2023年10月よりインボイス制度が始まり、間(はざま)である9月10月での経理処理についてお困りの方も多いのではないでしょうか。
今回は事務所や物件を借り、家賃を支払う側である借主の処理について解説いたします。
翌月分を先行して支払う家賃形式の場合、9月末に支払った10月分の家賃の処理はインボイスは必要なのでしょうか?
これについては、国税庁インボイスQ&A(問38)に、次の通り記載されています。
「~中略~ 同じ取引であっても、売手における売上げの計上時期と買手における仕入れの計上時期が必ずしも一致しない場合があります。
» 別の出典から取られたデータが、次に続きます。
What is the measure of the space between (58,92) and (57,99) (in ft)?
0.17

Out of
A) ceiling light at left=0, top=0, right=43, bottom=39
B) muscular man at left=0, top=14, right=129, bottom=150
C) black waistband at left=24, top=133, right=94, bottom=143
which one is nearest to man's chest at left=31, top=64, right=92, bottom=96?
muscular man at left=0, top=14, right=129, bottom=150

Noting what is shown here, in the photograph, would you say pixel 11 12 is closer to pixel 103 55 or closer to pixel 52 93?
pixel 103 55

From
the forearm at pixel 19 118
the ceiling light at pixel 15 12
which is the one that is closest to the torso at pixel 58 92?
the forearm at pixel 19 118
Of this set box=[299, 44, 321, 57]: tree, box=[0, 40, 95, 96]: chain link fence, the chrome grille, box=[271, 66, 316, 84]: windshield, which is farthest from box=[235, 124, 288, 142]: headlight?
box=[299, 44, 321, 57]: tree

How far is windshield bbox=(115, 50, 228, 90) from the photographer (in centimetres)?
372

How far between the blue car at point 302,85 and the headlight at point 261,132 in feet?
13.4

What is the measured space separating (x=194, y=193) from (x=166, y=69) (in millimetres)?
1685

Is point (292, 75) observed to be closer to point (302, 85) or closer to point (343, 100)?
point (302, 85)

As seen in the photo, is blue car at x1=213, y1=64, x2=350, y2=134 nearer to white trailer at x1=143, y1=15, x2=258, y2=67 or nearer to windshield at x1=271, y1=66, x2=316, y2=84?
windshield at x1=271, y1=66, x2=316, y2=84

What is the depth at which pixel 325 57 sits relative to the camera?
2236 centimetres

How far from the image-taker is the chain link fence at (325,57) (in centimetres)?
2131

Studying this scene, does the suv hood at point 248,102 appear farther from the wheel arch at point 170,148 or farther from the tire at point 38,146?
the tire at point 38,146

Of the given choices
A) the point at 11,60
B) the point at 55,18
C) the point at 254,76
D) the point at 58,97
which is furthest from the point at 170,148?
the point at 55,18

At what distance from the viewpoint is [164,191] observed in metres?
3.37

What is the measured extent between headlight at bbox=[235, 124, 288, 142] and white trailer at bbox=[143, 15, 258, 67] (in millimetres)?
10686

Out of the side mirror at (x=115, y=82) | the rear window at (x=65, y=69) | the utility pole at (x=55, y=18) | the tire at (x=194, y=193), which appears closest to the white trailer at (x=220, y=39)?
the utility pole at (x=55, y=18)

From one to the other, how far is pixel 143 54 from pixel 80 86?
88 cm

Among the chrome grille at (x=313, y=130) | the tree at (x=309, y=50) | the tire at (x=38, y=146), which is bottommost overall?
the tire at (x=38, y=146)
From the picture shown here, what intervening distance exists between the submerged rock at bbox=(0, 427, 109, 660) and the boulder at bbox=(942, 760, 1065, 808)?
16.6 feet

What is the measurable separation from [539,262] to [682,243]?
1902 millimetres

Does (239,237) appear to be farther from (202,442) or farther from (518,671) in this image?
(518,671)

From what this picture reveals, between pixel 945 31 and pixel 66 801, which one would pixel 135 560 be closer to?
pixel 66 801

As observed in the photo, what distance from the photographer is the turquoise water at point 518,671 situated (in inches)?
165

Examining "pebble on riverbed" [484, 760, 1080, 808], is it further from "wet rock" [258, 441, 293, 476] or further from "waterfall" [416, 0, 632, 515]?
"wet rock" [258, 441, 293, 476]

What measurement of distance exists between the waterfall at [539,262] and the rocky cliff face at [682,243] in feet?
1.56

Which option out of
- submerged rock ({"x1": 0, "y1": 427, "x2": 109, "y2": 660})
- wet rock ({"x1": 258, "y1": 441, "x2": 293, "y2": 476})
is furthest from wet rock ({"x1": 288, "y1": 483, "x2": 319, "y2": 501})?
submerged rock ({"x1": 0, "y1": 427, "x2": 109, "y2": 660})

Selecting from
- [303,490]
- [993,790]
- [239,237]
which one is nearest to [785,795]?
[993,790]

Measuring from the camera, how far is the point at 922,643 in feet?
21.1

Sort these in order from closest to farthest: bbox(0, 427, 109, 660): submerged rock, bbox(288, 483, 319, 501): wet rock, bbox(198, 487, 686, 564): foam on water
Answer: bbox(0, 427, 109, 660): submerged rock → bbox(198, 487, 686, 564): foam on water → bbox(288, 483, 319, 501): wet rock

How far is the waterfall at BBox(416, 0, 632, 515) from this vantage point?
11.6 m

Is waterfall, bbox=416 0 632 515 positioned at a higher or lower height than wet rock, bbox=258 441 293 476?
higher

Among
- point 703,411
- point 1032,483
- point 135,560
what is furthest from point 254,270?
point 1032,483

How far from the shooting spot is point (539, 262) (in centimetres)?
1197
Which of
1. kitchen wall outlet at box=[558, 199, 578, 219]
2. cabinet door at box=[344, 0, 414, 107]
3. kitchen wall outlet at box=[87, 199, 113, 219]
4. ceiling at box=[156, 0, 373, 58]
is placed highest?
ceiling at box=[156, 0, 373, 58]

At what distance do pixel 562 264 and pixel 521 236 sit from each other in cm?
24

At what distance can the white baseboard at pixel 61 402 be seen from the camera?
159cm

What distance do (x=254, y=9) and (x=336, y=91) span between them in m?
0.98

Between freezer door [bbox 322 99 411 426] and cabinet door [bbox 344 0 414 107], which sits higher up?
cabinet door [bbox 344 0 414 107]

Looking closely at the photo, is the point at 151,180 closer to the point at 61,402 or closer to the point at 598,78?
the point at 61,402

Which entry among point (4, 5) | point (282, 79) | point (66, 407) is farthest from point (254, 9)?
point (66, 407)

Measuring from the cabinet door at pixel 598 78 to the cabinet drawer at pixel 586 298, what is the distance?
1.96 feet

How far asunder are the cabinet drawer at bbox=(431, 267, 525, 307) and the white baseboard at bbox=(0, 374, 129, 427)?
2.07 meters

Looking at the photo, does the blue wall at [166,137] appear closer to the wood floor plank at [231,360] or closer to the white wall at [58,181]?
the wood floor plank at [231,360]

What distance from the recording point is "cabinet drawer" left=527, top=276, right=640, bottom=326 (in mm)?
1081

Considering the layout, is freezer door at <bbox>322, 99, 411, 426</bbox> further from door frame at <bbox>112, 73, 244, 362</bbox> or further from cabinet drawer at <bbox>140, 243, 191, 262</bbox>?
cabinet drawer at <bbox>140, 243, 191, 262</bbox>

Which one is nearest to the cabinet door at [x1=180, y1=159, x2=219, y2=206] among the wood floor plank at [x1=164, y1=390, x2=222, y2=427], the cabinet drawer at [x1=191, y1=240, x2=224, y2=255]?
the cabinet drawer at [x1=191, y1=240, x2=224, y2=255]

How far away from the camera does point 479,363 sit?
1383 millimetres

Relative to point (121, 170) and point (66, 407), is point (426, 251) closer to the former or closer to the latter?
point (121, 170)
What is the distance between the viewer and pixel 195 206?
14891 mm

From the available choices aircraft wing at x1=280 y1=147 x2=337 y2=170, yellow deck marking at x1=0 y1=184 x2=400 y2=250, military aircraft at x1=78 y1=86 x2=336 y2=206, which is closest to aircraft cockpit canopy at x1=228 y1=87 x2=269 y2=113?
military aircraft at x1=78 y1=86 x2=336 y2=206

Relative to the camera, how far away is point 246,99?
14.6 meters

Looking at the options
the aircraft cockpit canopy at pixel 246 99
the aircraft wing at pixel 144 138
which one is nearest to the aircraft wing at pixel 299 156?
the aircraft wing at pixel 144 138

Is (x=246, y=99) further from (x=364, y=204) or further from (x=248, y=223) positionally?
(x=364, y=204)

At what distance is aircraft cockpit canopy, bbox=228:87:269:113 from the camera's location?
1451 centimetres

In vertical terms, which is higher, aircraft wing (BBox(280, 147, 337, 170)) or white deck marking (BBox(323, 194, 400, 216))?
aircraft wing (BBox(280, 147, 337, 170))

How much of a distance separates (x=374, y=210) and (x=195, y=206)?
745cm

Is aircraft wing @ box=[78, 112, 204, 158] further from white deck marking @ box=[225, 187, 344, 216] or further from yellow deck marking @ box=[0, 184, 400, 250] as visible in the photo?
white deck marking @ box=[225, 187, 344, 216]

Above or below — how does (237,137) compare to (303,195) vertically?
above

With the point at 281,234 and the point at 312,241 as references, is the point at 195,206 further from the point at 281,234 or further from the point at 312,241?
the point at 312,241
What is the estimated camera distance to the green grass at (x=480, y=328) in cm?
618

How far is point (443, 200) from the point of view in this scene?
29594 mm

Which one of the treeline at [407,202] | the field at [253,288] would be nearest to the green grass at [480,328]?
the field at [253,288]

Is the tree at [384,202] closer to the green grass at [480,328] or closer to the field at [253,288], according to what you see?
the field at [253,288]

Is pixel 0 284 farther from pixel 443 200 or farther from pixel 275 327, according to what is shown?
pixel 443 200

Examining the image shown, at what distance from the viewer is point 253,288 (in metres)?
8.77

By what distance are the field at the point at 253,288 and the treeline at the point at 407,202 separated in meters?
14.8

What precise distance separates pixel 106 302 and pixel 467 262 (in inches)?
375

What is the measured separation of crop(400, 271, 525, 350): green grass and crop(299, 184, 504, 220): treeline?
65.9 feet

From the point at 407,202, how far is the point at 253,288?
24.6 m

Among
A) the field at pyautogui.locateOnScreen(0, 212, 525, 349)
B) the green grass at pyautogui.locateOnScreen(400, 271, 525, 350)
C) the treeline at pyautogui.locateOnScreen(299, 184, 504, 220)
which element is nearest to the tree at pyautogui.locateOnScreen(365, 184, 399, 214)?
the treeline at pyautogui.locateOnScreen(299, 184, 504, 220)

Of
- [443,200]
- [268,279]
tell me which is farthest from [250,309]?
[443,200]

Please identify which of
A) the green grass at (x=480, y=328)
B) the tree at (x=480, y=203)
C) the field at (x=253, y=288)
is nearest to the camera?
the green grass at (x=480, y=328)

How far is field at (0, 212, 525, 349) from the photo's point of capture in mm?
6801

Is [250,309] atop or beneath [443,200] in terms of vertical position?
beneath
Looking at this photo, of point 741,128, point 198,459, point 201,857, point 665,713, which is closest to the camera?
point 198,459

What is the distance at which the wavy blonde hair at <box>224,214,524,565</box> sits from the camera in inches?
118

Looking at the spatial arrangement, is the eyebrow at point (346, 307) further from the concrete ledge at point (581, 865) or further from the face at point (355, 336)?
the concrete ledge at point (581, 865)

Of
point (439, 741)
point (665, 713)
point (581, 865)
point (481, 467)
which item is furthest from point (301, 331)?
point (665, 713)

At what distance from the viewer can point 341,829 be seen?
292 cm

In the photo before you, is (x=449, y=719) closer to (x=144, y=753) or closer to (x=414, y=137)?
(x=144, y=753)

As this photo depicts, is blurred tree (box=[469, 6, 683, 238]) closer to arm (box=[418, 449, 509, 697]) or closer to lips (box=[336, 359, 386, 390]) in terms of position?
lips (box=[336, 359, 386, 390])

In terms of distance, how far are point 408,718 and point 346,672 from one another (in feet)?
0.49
~中略~ 原則として、売手における課税時期が令和5年10月1日以降のものとなる取引からインボイスを保存する必要があります。」
よって、貸主(大家さん)の収入計上の方法によって対応が異なります。
◆貸主が個人の場合
個人の場合の家賃収入時期は、原則として契約上の支払日とされています。
賃貸契約は10月利用分を9月に前払いする契約であれば、10月分の家賃を9月の収入計上することが原則です。
(貸主)インボイスの発行は必要なし
(借主)インボイスがなくても全額仕入税額控除が可能
ただし、継続的な記帳に基づいて不動産所得の金額を計算しているなど一定の要件に該当する場合には、貸付期間に対応する日とすることを認めています。
貸主が確定申告時に12月に受取る1月分の家賃を前受金処理している場合は、10月分の家賃を9月に支払ったとしてもインボイスの保管が必要になります。
◆貸主が法人の場合
法人の場合は、個人と異なり、収入計上の時期は貸付期間の対応する日になります。
10月分の家賃を9月に前払いする契約であっても、10月の収入計上になります。
(貸主)インボイスの発行は必要
(借主)インボイスがないと仕入税額控除ができません。インボイスの保管が必要
しかし、貸主が個人であっても法人であっても、借主が短期前払費用(※1)していたら、借主は仕入税額控除ができます。
ケースによってインボイスが必要だったり必要なかったりします。この機会に1つ1つの契約を確認していただければと思います。